The budget provides a reduction to the real estate tax rate by half a penny to $1.18 per $100 of assessed value. The median homeowner’s real estate tax bill will increase by $557 — or 4.6 percent, owing to the rising assessed value of homes due to market appreciation.
The Capital Improvements Program provides a six-year plan for investment in City roadways, schools, parks, and utilities. Transportation projects total $100.6 million, City and School Facilities $19.7 million, Sanitary Sewer $33.5 million, and Stormwater $8.7 million. The CIP is funded with $94.8 million in federal, state, and regional grants, with $90 million of that for transportation projects to improve safety and accessibility on City roadways. There is no new taxpayer-funded debt planned in the CIP until FY2031, when $5 million is planned to replace the roof at the Falls Church Fire Station.
The theme of the budget for FY27, “Reliable, Responsive, and Resilient,” is clear in the adopted budget and CIP priorities and highlights:
Reliable: Sustaining State of Good Repair of City Streets, including a $1.5 million operating budget with a request for a $1 million grant for paving Routes 7 and 29. Investing in the City Workforce with a 4 percent merit pay increase for general government staff, a 5-12 percent market rate adjustment for Sheriff deputies, and a 14 percent adjustment for Police officers. Continuing support for affordable housing with twelve City Committed Affordable Units. Additionally, the City is investing in safety by addressing the gaps in fire hydrant access.

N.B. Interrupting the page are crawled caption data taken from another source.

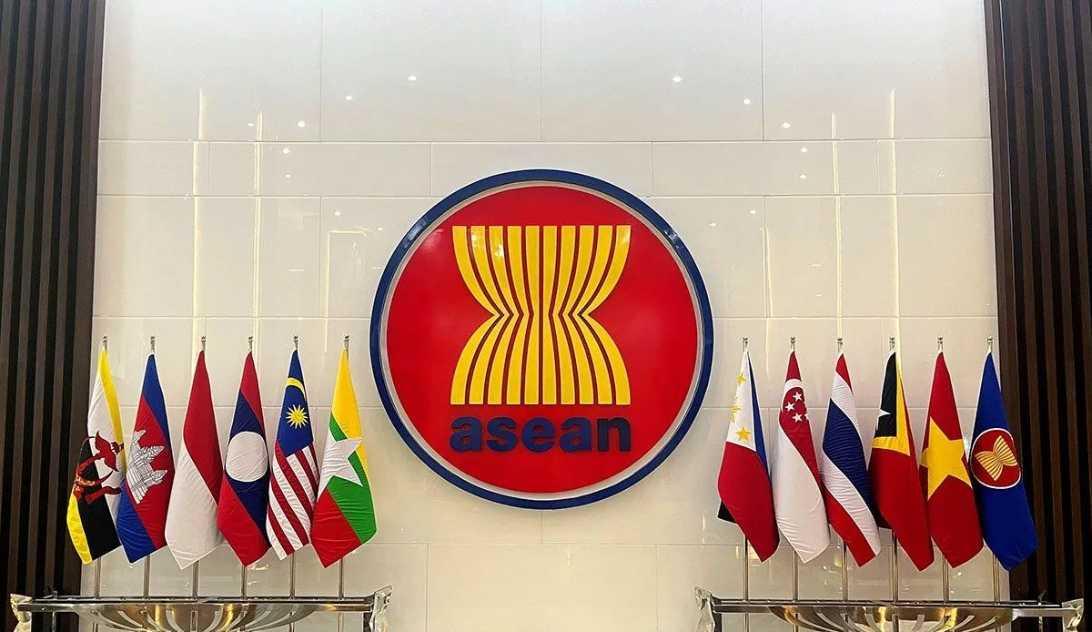 ASEAN dan Jepang Perkuat Rantai Pasok, Investasi AI, hingga Transisi Energi Lewat Deklarasi Bersama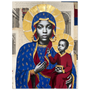 Black Madonna | The Original Sacred | AWA$ Signature
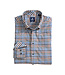 Classic Fit Harvest Colours Krause Shirt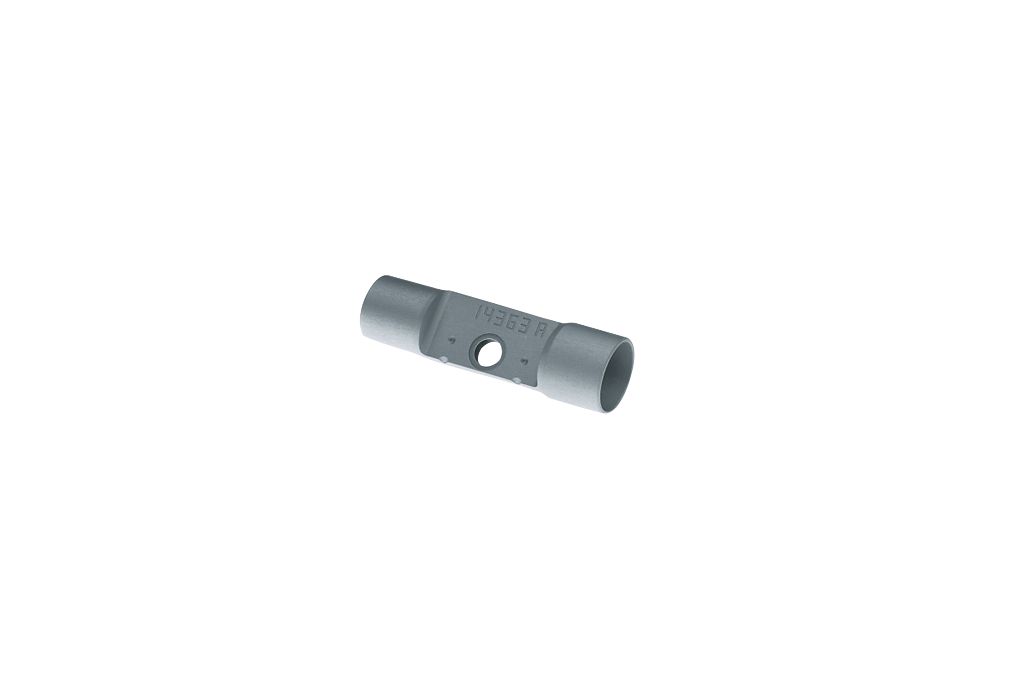 Standard product photograph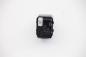 Preview: Schalter Spiegel 3795062J01 Suzuki GRAND VITARA 2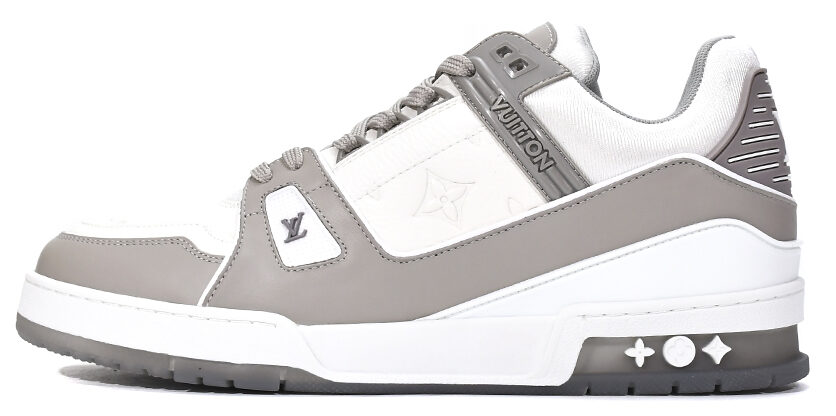 LV TRAINER 2 3 e1695604352680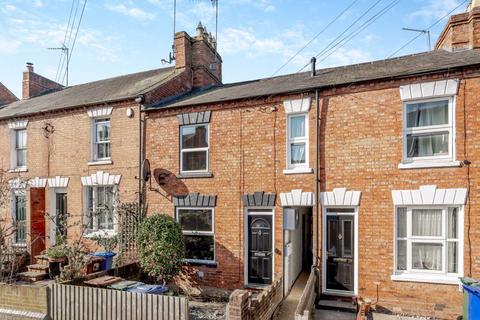 West Street, Banbury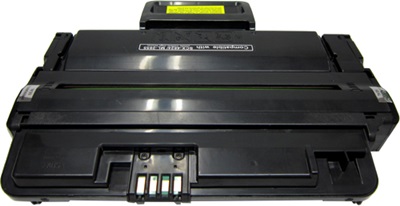MLT-D209L/MLT-D209S (5k) Color box ดำ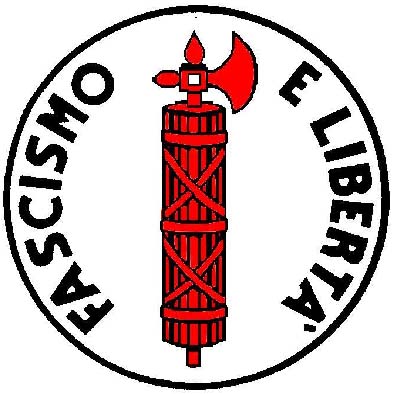 Comunismo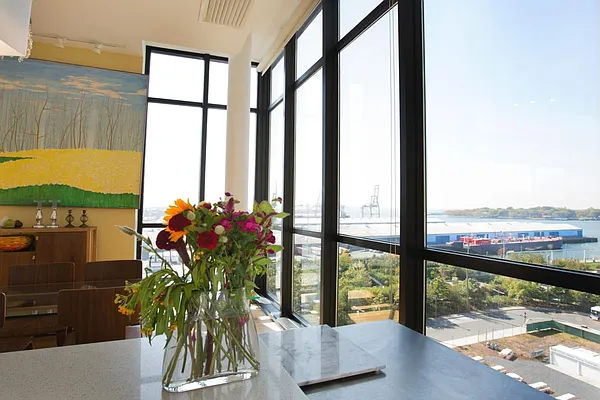 Sold by Corcoran | media 2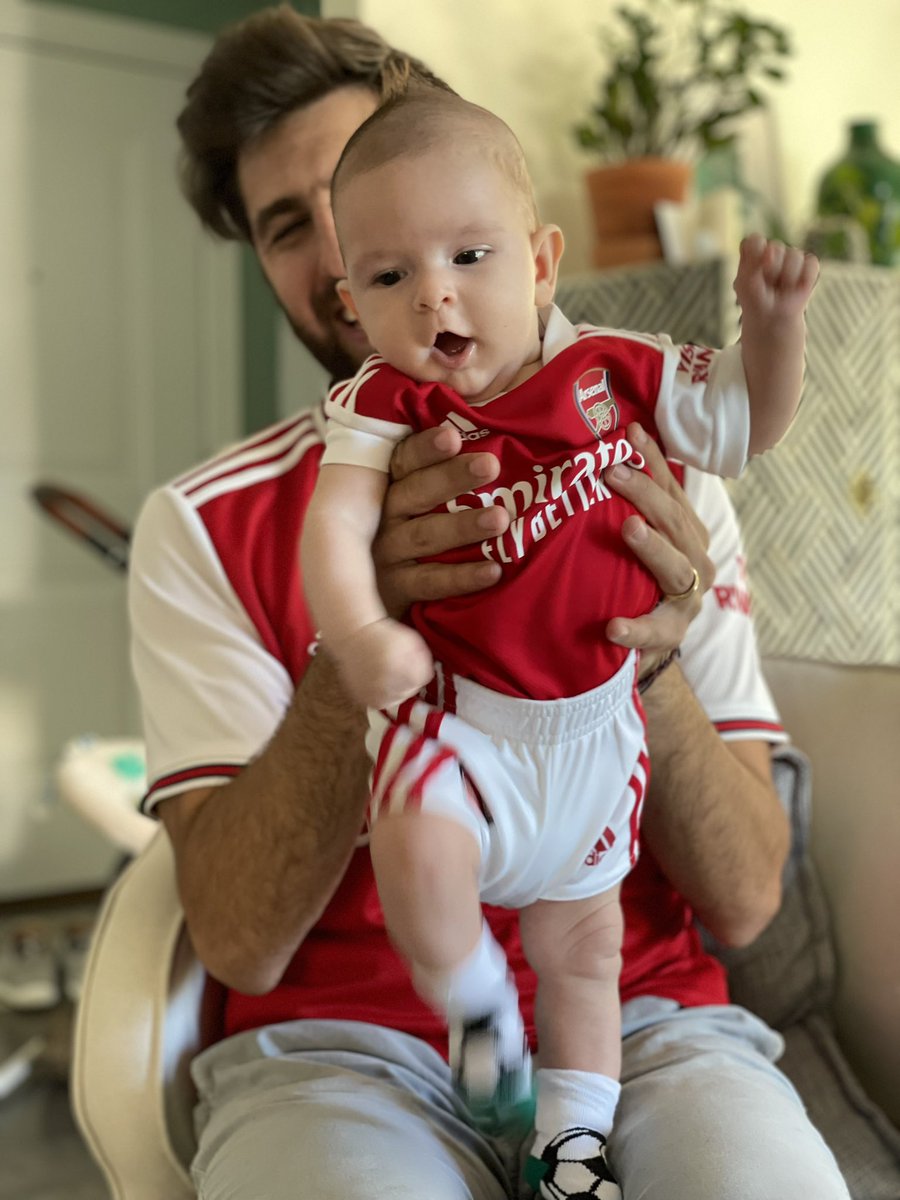 Chef Michael Sanfilippo tweet media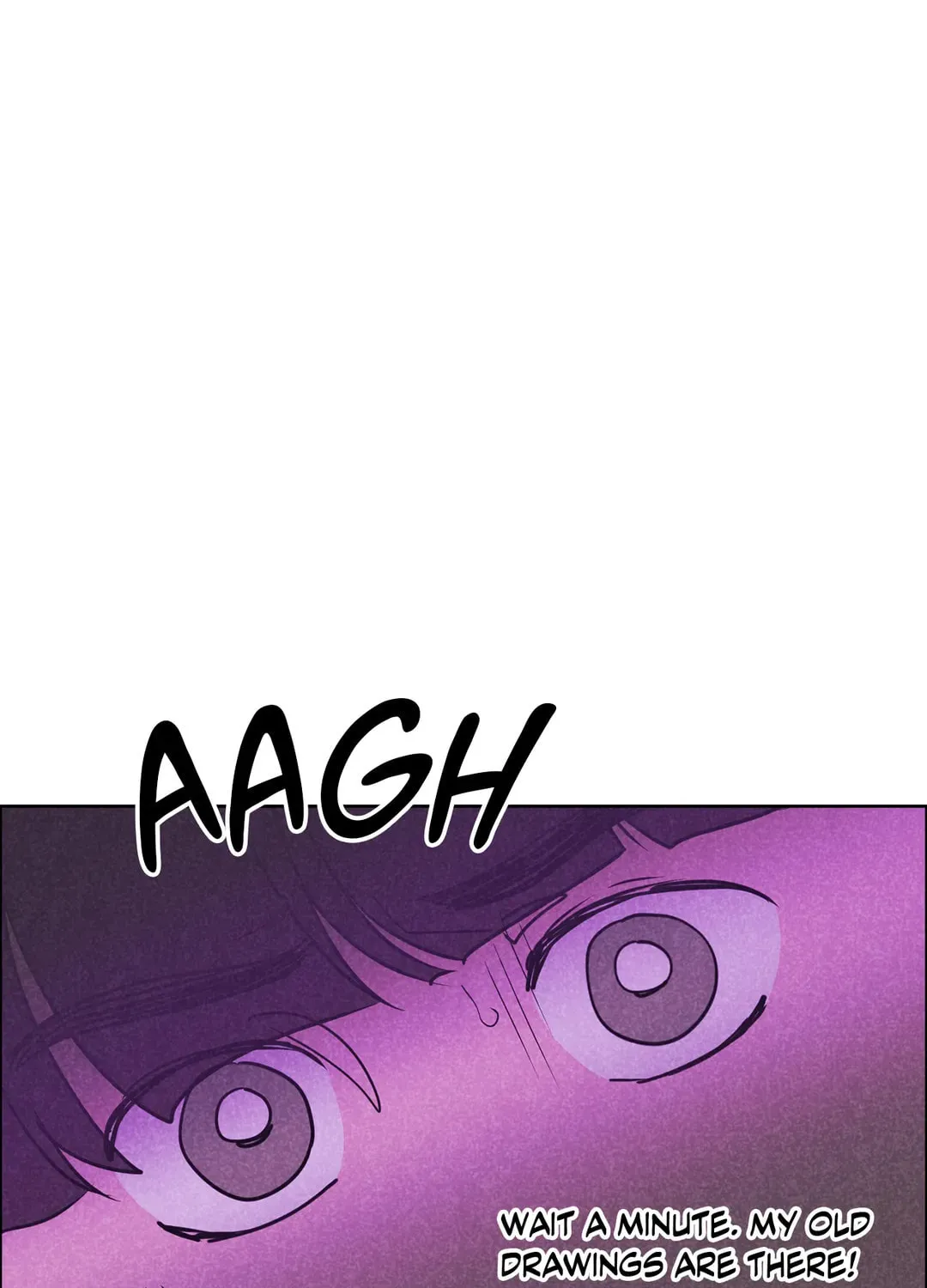 Spinach Bouquet Chapter 52 page 44 - 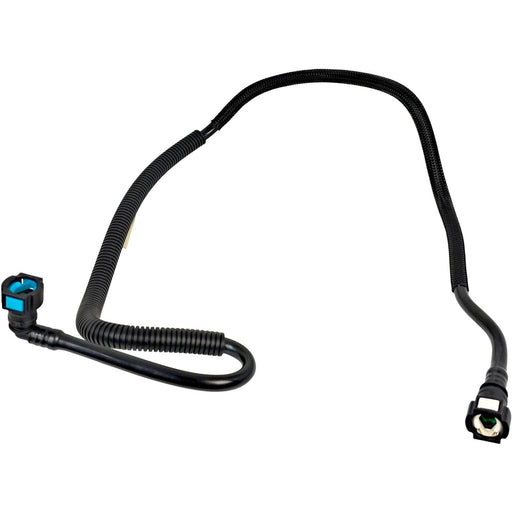 DURAFORCE 904-023 904023 Fuel Line for Cadillac Escalade Escalade ESV 2015-2020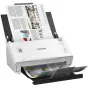Skeneri - Epson WorkForce DS-410 Scanner Epson - ātri pasūtīt no ražotāja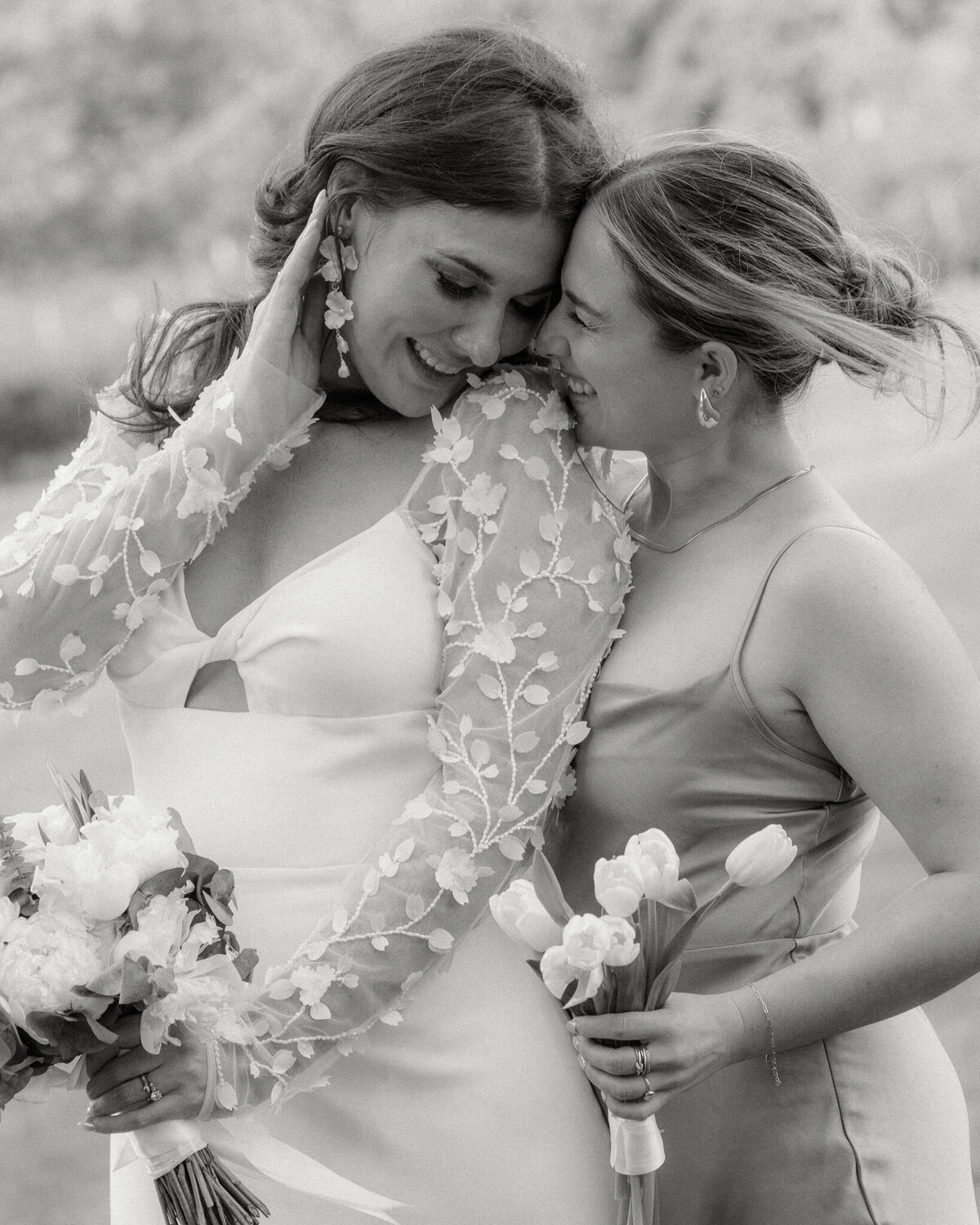 C-O_modern-cool-italian-wedding-quebec-126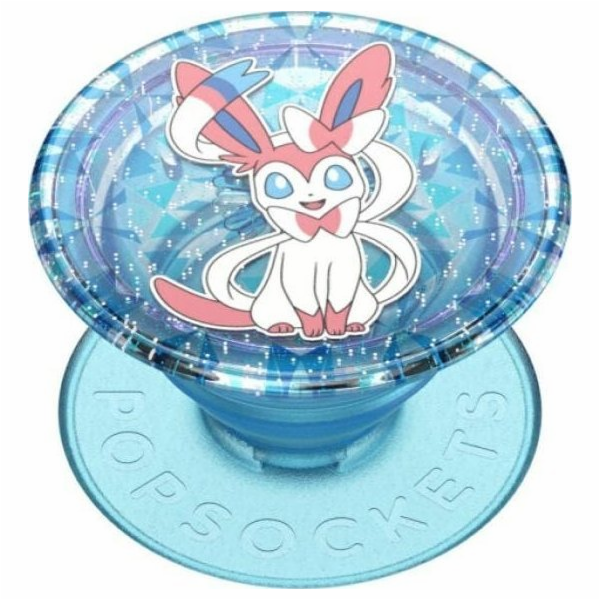 PopSockets Držák a stojan na telefon Popsockets 2 Diamond...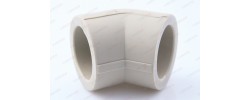 Угол  45*  32 VALFEX
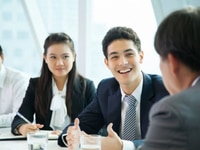 Cần tuyển gấp nam nữ kế toán bán hàng Cần tuyển gấp nam nữ kế toán bán hàng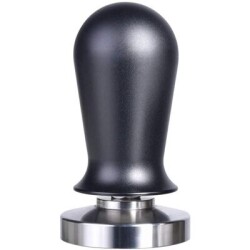 Tamper Klikli TK-01 Epinox - 1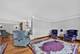 304 E Irving Park, Roselle, IL 60172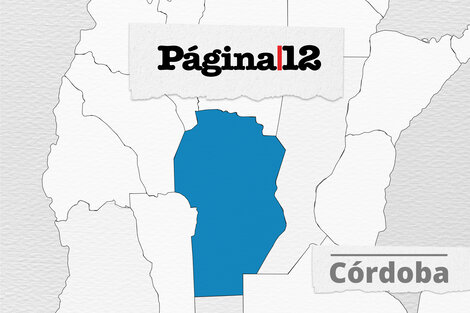 Resultados Elecciones 2023 en Córdoba: balotaje entre Sergio Massa y Javier Milei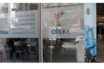 Ξεκινούν οι αιτήσεις για το επίδομα σε πολύτεκνες και τρίτεκνες αγρότισσες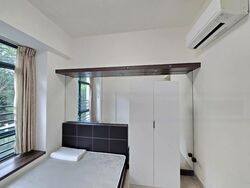 The Hillside (D21), Condominium #434300521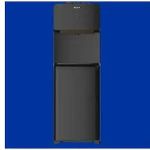 Maxi Water Dispenser (1663S-W) 3-Faucets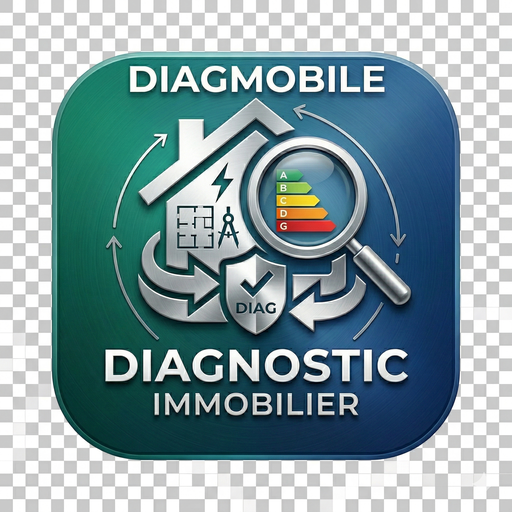 Logo DiagMobile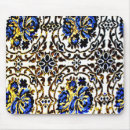 Search for blankets mousepads Pattern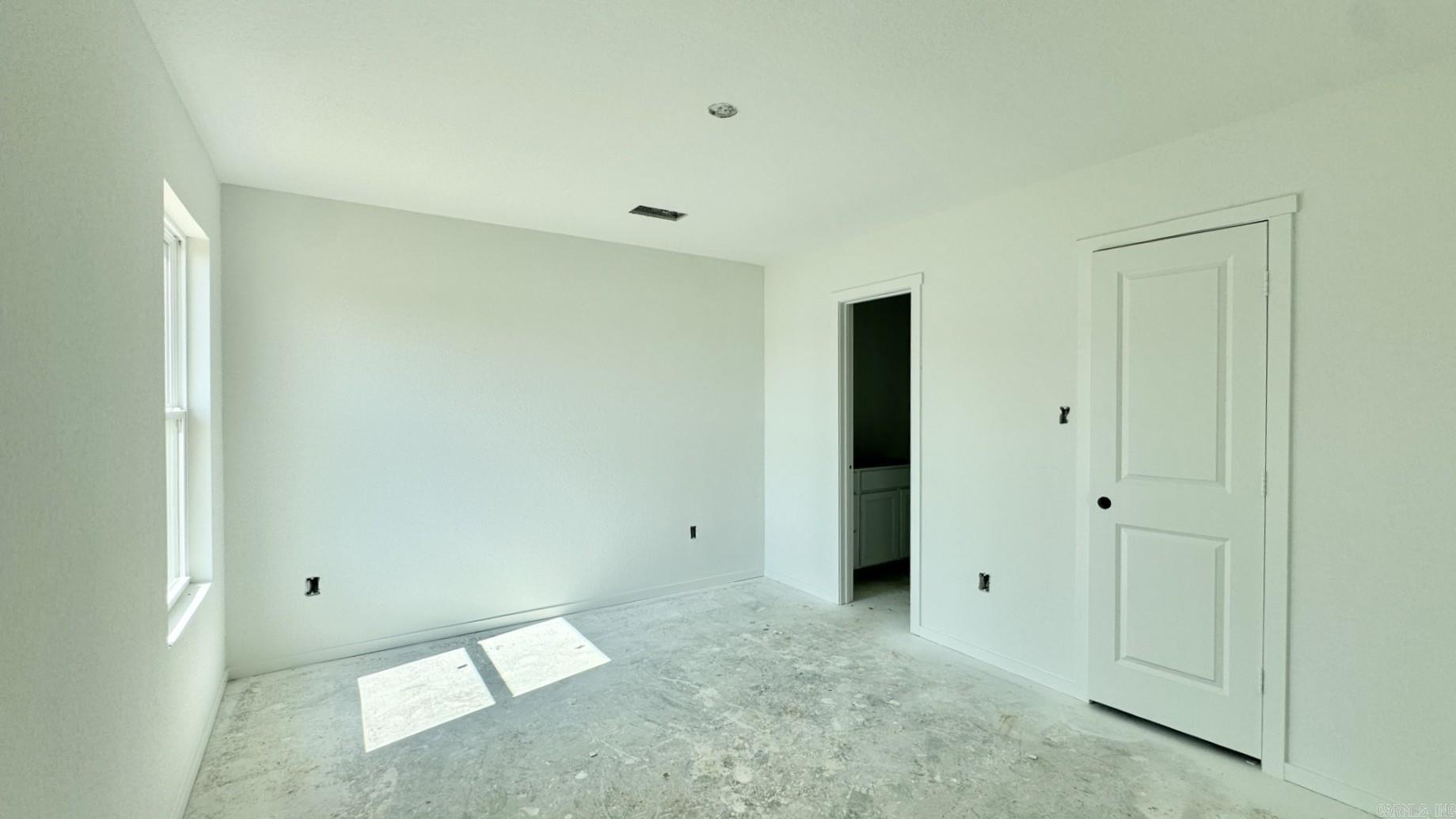 61 Farmhouse Loop Property Photo 5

Responsive: This budget invests $100 million in CIP in transportation projects while also addressing increases in Inter-jurisdictional and contract costs with $1.5 million in budget cuts. It also demonstrates the City’s commitment to structural changes and process improvements by funding a new department of code administration and contracted IT support for enterprise resource planning and information security. Responding to community requests, the City’s investment in Watch Night, the annual New Year’s Eve celebration, has returned by popular demand.
Resilient: With investments in Sanitary Sewer, the budget allocates $4.5 million to reduce “inflow and infiltration,” $6.7 million for upsizing of pipes with Fairfax County, and a $1 million federal grant just awarded for sewer system improvements. Continuing to invest in Stormwater, the budget provides $8.7 million for larger conveyance and green infrastructure to reduce flooding and a $500,000 grant for stormwater resilience planning.
The City budget process included ten meetings with the public, which were also live- streamed on the City’s website, YouTube channel, and on local public access TV channels.